Thursday, August 6, 2015

Titling by Date is Stupid and Boring

So, I realize that it is absurd to keep popping into this blogspace in order to assure this blogspace (and all 53 people who have viewed it, if they ever return) that I'm NOT DONE WRITING. Nevertheless, here I am, promising myself and the internet that I am most assuredly not done writing. This Summer has simply made me put a pin in it. Between camps and climbing and the ongoing requirement to get outside and revel in Vitamin D. I have allowed myself to stop pushing the word count. I am not (very) lazy, I swear. I actually LOVE working. I know that, because I have spent a decent amount of time aching for it as I have been shuttling between zoos and parks and pools. Yes, I have other goals that are calling me away from writing as well, but in truth it's just the birds singing and the fulfillment of weeding the garden and playing with my kid that has pulled me away from the computer.

I don't feel too bad about closing the laptop for a short while, because I haven't been ignoring the craft at all. In fact, I have been spending a lot of time figuring out just how much I don't know and what I need to start attacking first. I have reread the first 5(ish?) chapters of my book and found my main character boring. In an attempt to keep her from being me, I have successfully made her nobody. I have spent a few hours, on and off, with a legal pad, trying to find out who she is. I have spent more time journaling in my written journal (not enough, but definitely more) alowing myself out, in order to better digest the complexity involved in writing a character. I don't know if it is working, but that is what I have been doing. I am also reading EVERYTHING. I am watching documentaries again and studying people like the wallflower freak that I have always been. Afterall, that is what made me want to write, right? I wanted to understand WHY PEOPLE KEEP DOING THOSE THINGS. I wanted to play with characters that frustrate and confound and relieve and inspire and excite and motivate me. I wanted to give people some authentic truth to look at and question, and rub between their fingers for a while.

In an attempt to conform and be more likeable, I think I forgot that I am 100% weirdo who likes to ask questions and know more and wonder why and stare. I LIKE TO STARE. Somewhere in there I became embarassed by these tendencies that make me feel so remarkably, so strongly me. I started feeling like I needed to be ready in case someone stared back at me. I felt like I had to be just interesting enough, but in a way that did not intimidate anyone. That is not me. I like discomfort and awkwardness and the power that comes with a good long intimidating stare.
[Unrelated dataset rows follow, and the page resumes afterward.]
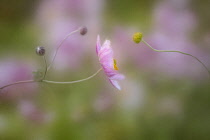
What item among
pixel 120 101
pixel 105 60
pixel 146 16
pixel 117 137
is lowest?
pixel 117 137

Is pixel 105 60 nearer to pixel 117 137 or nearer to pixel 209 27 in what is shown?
pixel 117 137

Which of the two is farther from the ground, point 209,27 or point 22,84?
point 209,27

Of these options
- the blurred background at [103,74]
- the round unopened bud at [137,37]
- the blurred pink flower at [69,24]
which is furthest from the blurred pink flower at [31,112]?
the round unopened bud at [137,37]

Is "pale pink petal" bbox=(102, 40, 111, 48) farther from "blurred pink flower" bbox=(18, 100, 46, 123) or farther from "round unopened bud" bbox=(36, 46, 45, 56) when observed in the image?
"blurred pink flower" bbox=(18, 100, 46, 123)

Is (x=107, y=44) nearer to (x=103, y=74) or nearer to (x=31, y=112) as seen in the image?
(x=103, y=74)

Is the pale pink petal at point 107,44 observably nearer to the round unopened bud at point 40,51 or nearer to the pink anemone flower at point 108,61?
the pink anemone flower at point 108,61

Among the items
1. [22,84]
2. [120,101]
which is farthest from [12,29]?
[120,101]
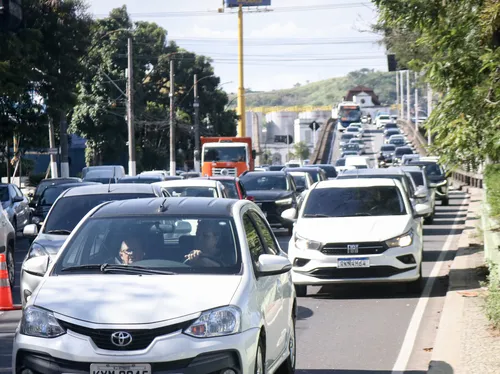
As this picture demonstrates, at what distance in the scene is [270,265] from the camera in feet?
26.2

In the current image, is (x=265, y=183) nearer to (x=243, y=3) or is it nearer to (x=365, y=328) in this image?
(x=365, y=328)

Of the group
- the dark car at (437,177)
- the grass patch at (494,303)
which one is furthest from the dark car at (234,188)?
the dark car at (437,177)

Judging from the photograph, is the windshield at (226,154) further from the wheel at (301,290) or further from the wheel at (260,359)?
the wheel at (260,359)

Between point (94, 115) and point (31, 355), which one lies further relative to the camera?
point (94, 115)

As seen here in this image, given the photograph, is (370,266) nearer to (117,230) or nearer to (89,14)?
(117,230)

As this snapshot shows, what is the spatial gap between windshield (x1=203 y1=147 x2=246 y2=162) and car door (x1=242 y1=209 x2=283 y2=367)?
43.2 metres

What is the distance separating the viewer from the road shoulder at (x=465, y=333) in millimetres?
9391

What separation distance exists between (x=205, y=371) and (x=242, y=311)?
1.65ft

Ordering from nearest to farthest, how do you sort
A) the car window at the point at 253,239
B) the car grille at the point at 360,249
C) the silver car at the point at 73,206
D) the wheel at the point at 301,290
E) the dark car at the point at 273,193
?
1. the car window at the point at 253,239
2. the silver car at the point at 73,206
3. the car grille at the point at 360,249
4. the wheel at the point at 301,290
5. the dark car at the point at 273,193

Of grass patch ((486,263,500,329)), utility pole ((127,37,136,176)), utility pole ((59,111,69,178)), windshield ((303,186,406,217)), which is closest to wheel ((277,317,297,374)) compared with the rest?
grass patch ((486,263,500,329))

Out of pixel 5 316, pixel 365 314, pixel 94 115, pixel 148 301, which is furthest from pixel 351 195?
pixel 94 115

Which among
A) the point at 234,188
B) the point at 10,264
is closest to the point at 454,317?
the point at 10,264

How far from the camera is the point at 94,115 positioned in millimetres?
71938

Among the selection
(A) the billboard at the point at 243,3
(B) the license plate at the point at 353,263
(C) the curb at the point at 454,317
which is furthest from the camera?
(A) the billboard at the point at 243,3
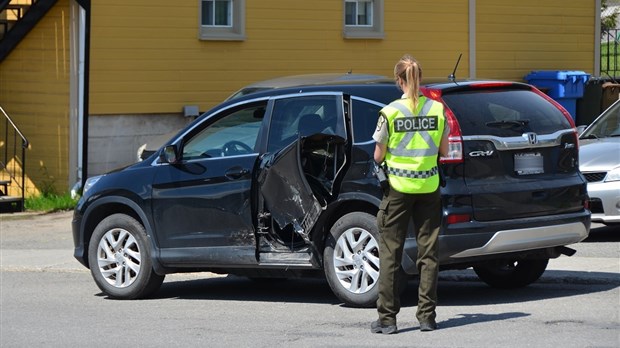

I am not averted by fear, which is probably why it felt so frustrating and false to pretend otherwise, and why it feels so invigorating to work through and undo all of that bullshit.

I haven't really done this in a long time. I used to blog almost every day, pouring an obnoxious amount of words into the internet, like fuel on an anonymous teen-packed bonfire. Most of it was not great or even good, but it was at least easy to do back then. When did it get so hard to stop thinking when I wrote? When did I trick myself into thinking that everything I did was big-I Important? I think some point in adulthood plateaus into the feeling that there is real power and importance in the things we do, and I definitely believe that there is truth in that, but we settle into the idea that we are powerful and Important because of it. We are still nothing other than the constructs that we rebelled against and exposed in our teen years. Legacies and influence don't really change that fact. Our kids will throw it in our faces one day, and everyone who bought into the idea that age inherently adds meaning will have to stare down the empty shells that they worked so hard to establish. Living in denial also works pretty well for some.

Anyway, if we all just stopped trying to be liked and banding together in a fearful attempt to keep feeling like we matter, then growing older might not have to be such an emotionally painful process. I'm still trying to figure out how to alleviate some of the physical ailments, but at least I can rest in the knowledge that the less I fake it, the happier I am. Maybe then I'll stop hunching so much.

That's it then. Or however I used to end these things. Synopsis: 1, I'm not writing much, but I am alway thinking about it and working towards the next rainy day. 2. I'm done being afraid of getting old and having no fans. I have friends. I don't need an entourage.

P.S. - There are a lot of other things stressing me out right now. Home buying and selling things. Training for a half marathon things. My kid is starting school in 3 weeks and AM I A GOOD PARENT YET? things. But, time is limited, and this blog is supposed to be about writing, or something.